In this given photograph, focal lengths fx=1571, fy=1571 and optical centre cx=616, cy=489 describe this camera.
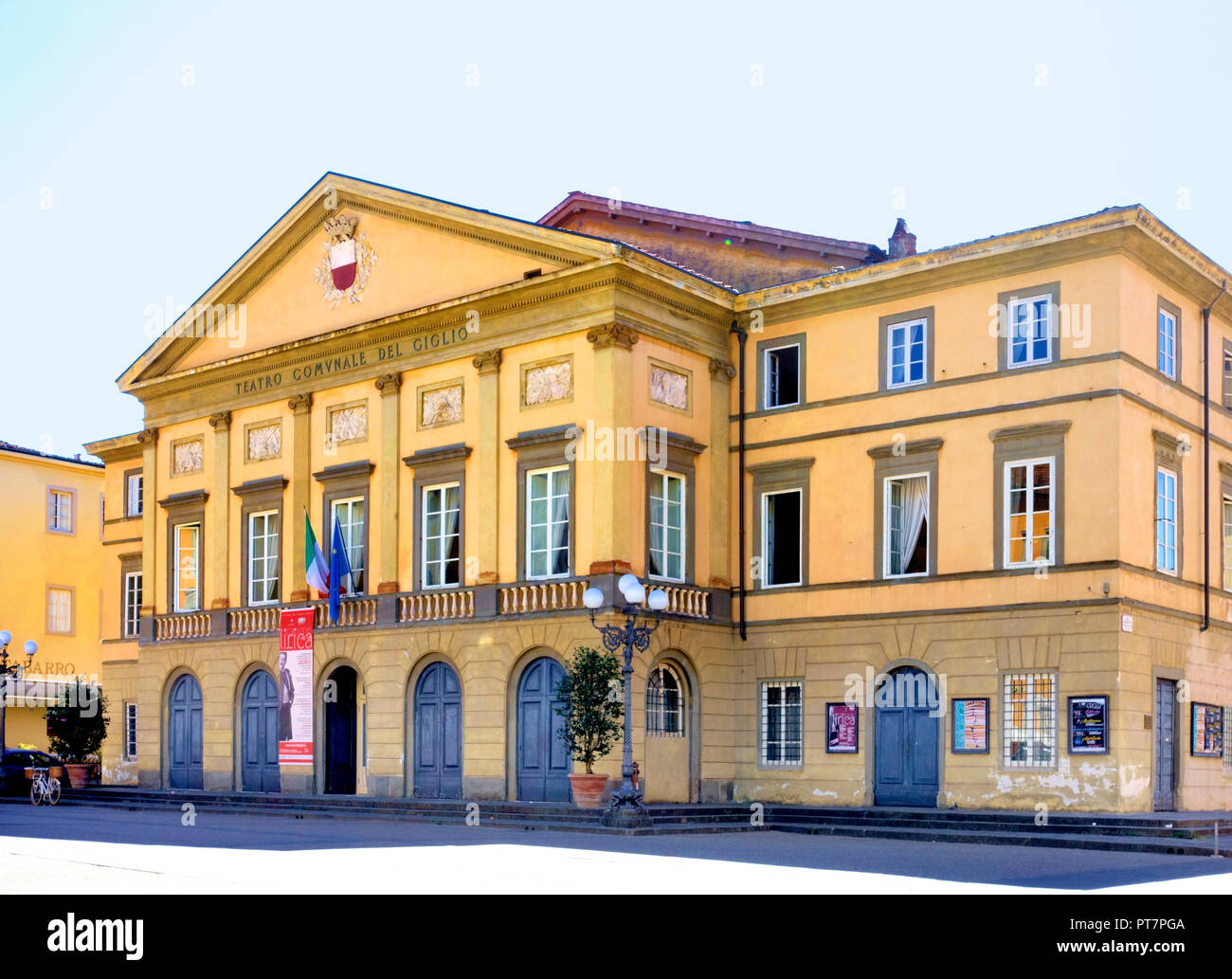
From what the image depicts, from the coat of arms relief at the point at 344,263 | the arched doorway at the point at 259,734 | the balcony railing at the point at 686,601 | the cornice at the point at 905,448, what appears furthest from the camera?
the arched doorway at the point at 259,734

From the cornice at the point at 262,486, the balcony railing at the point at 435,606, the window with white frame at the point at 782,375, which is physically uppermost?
the window with white frame at the point at 782,375

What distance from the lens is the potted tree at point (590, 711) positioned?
85.9 ft

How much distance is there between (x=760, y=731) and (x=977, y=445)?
6818 millimetres

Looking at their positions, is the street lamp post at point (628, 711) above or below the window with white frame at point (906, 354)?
below

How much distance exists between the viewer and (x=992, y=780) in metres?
25.8

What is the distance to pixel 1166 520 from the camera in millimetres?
26688

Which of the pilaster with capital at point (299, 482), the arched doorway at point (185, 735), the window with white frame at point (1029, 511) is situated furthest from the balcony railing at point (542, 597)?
the arched doorway at point (185, 735)

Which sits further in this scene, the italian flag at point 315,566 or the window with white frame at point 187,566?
the window with white frame at point 187,566

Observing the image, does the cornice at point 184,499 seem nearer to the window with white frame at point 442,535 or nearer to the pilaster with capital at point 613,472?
the window with white frame at point 442,535

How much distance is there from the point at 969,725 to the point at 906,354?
Answer: 21.8 ft

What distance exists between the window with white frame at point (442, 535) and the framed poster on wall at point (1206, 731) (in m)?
13.5

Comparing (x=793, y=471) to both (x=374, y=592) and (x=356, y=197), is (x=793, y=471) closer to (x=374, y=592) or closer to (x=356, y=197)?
(x=374, y=592)

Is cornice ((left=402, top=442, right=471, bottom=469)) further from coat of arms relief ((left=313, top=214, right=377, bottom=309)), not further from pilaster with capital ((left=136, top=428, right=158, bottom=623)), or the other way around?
pilaster with capital ((left=136, top=428, right=158, bottom=623))
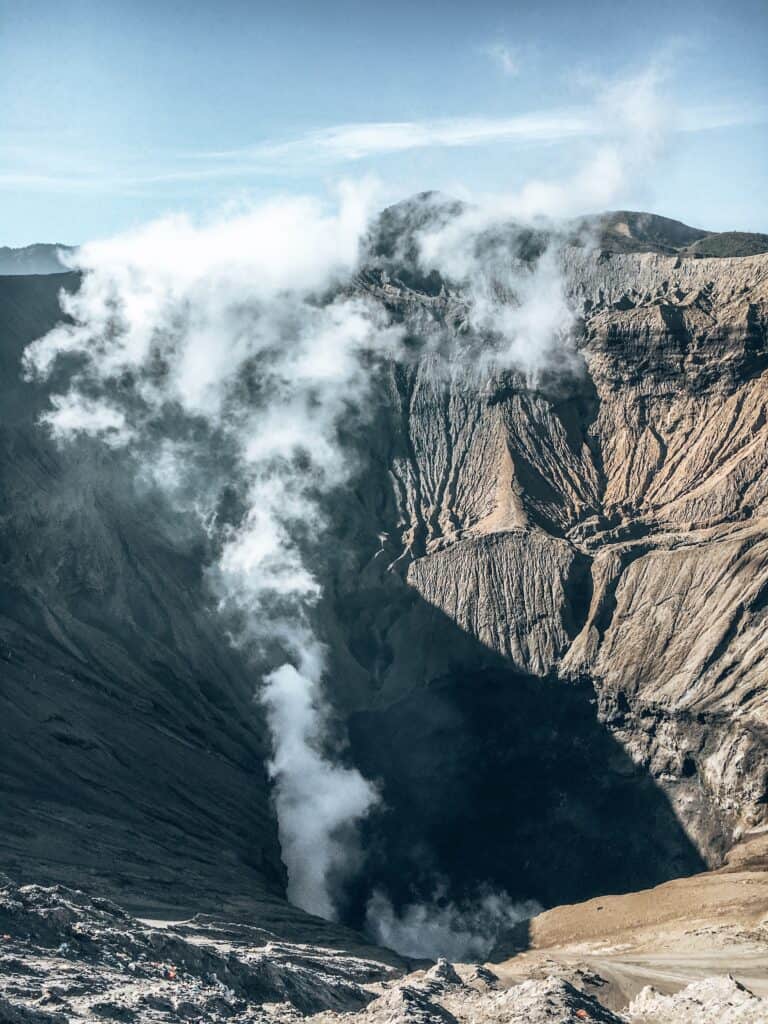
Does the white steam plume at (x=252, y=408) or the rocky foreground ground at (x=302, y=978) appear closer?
the rocky foreground ground at (x=302, y=978)

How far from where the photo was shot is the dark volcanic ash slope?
69938mm

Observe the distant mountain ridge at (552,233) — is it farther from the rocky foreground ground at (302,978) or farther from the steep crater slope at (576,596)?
the rocky foreground ground at (302,978)

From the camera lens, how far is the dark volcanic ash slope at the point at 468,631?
229ft

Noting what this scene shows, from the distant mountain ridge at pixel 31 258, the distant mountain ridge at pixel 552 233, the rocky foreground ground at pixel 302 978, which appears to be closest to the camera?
the rocky foreground ground at pixel 302 978

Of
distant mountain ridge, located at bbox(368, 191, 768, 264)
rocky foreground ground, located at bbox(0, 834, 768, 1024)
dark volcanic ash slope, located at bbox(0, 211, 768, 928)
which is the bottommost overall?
rocky foreground ground, located at bbox(0, 834, 768, 1024)

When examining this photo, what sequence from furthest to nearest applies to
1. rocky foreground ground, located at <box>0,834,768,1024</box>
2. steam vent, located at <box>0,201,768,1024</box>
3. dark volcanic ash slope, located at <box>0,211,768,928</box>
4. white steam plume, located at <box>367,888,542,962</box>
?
dark volcanic ash slope, located at <box>0,211,768,928</box> → white steam plume, located at <box>367,888,542,962</box> → steam vent, located at <box>0,201,768,1024</box> → rocky foreground ground, located at <box>0,834,768,1024</box>

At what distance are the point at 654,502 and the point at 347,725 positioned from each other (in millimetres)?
30117

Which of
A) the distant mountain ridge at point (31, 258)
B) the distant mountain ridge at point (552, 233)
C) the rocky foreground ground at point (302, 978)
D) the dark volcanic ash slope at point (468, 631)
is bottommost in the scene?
the rocky foreground ground at point (302, 978)

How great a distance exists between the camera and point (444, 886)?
7238 cm

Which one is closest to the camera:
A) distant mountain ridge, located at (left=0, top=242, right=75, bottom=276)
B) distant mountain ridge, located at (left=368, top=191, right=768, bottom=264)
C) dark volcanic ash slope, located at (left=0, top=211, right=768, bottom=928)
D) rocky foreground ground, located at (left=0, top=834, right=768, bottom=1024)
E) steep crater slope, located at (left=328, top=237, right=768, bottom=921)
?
rocky foreground ground, located at (left=0, top=834, right=768, bottom=1024)

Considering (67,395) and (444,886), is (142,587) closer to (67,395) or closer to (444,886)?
(67,395)

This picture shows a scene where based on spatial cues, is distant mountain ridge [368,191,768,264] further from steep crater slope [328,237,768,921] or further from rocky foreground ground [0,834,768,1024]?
rocky foreground ground [0,834,768,1024]

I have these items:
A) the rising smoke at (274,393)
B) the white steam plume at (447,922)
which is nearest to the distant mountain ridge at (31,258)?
the rising smoke at (274,393)

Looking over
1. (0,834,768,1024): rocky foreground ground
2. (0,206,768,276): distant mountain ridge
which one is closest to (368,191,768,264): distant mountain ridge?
(0,206,768,276): distant mountain ridge
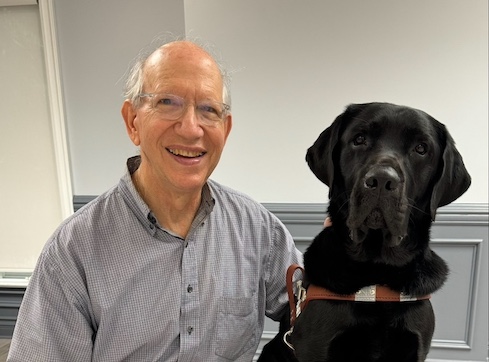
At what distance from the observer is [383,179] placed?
2.55 ft

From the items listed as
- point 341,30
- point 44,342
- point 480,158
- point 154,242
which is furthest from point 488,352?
point 44,342

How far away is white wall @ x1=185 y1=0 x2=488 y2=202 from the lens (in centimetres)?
164

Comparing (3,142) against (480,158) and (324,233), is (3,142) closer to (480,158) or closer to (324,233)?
(324,233)

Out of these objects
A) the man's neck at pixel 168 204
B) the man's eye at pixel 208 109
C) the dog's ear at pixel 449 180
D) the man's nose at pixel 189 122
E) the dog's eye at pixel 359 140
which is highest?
the man's eye at pixel 208 109

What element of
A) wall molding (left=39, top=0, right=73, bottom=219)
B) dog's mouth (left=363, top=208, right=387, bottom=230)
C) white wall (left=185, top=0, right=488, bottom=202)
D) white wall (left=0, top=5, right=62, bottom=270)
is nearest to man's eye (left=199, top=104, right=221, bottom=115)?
dog's mouth (left=363, top=208, right=387, bottom=230)

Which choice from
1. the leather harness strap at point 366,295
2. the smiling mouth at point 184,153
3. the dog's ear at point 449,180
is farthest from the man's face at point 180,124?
the dog's ear at point 449,180

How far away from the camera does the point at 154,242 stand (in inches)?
38.2

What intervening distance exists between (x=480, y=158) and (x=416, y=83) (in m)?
0.45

----

Count the lines in the entries above that contain the string "vent". Reply with the number only.

2